From somewhere a shot rang out and the girl crumpled to her feet, clutching her heart.

I looked triumphantly at someone……………” – “Real Dreams”

The use of dreams in a narrative whether its fiction or real time, is a tool many writers have used over the ages. Dreams, we have been told is our subconscious mind trying to make sense of multiple experiences in our life. The mind simply takes episodes from life puts them, say into a glass jar and shakes them up (whether its random or not has not been proven!) and then pours it out into our sleeping mind in an absolutely new procession of thought.

I have used the dream sequences in my book “Real Dreams” to heighten the mystery surrounding the life of the protagonist and to give the readers a clue to what might have or will happen. As a tool it is sharp, straight and highly effective- instead of explaining things through a huge rigmarole, the short sharp narration tells us a lot, using minimum number of bytes.

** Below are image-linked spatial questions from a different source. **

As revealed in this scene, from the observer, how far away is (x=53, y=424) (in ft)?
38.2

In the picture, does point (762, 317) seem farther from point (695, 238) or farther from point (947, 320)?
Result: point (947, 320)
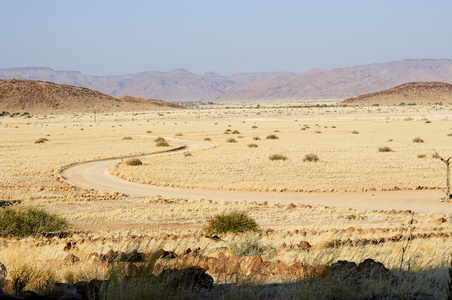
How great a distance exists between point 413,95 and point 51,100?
12443 cm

“In the Freudian model, the dream gives expression to prior, unconscious dream thoughts (Freud [1900] 1953). From a neurobiological perspective, however, there is no further regression of meaning, because dreams arise from the activation of the forebrain by periodic neuronal activity in the brain stem (Hobson & McCarley 1977). “

We have a million pages on the internet about interpretation of dreams. How practical and cognitive they are is up to the reader’s own identification to what is happening around him. People tend to like, appreciate and believe in things with which they can find a comfortable parallel in their lives. So, what exactly are dreams and how do we find meaning for them?

Are they just chemicals in our brain playing around with our senses and creating holograms? Or are they divine manifestation of God conversing with us (sometimes warning us; sometimes auguring about good times to come)? Or just the tired brain regurgitating some memories to make place for new?

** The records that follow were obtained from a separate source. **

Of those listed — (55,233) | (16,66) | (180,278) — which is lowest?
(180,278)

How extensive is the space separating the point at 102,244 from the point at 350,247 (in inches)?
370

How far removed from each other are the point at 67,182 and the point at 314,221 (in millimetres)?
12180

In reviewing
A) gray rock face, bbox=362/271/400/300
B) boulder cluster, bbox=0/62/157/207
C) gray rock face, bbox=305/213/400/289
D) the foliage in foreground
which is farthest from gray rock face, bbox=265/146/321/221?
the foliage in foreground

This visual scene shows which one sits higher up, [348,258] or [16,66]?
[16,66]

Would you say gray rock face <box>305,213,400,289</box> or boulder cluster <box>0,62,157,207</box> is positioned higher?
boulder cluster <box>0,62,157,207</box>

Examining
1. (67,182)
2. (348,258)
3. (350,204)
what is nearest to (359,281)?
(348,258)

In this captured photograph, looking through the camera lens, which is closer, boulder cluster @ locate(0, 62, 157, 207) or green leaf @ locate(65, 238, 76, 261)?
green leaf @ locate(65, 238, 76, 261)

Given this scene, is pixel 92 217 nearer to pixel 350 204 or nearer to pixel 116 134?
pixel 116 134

I feel they are all this and more. It is therefore not surprising that even in the epics of Mahabharata and Iliad we have multiple instances of dreams portending the future or using the past to explain certain events.

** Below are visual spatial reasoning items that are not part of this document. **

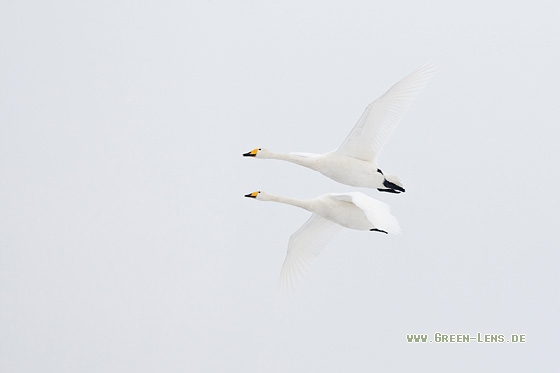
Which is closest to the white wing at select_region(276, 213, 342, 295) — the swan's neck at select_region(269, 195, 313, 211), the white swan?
the white swan

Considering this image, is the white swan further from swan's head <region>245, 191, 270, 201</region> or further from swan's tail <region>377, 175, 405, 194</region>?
swan's tail <region>377, 175, 405, 194</region>

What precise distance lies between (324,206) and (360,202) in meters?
0.87

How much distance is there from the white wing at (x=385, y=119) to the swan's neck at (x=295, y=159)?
1.13ft

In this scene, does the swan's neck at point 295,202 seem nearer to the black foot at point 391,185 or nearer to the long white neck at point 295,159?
the long white neck at point 295,159

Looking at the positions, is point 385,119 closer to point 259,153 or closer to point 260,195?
point 259,153

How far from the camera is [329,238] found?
16078 mm

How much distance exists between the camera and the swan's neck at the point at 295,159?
1488 cm

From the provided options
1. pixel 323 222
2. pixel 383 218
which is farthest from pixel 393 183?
pixel 323 222

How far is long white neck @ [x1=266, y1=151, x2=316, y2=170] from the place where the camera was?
14.9m

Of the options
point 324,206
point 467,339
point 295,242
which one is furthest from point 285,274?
point 467,339

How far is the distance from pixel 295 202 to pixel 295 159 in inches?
19.4

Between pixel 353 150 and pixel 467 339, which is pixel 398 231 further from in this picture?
pixel 467 339

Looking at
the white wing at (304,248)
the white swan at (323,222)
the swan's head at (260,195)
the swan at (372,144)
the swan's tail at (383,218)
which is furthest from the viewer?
the white wing at (304,248)

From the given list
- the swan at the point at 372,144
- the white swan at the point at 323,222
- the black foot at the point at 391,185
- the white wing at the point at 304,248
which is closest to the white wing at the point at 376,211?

Films of course have used dreams exclusively for their visual pleasure; to explore the unknown and spiritual aspect of life. Thus, we have a number of horror movies based on dreams; many crime-based movies use dreams to psychoanalyze the perpetrator’s actions; even romantic movies delve into this parallel world to create softness, desire and longing.

What actually makes “dreams” such a flexible and attractive tool? It actually blurs reality and logic. We do not have to follow the dictates of science, logic or social rules, all because it is not supposed to be real! Using this, the creator can state events or thought process without having to cross the “Ts” and dot the “i s”. he can also mould the narrative to enhance the experience of using all our senses.

Dreams are mostly nonlinear narratives. They follow the ‘stream of consciousness’ model; sometimes our mind jumps like a monkey from one branch to other, seemingly without any connection. But if we were to research the dreams, we would find that there is one. A journey on a boat could take us to a bar and then unto a jump from a cliff. On the surface unconnected but look deep we have “Water-drink-suicide”, one could follow the other in a logical manner. I was thinking of the beautiful landscapes of England and then my mind took me to a trek that I had taken years ago and then on to a conversation on hot wine! Everything unrelated but very normal when you think of your thoughts in solitary experience. No wonder they say that “mind is faster than the speed of light!

It would be great to explore this tool in infinitesimal ways and use it to further a narrative, embellish the atmosphere or to simply paint the scenery in different hues. Imagine a world where dreams foretell or foreshadow and trick us into blurring the lines and enhance every moment of our existence!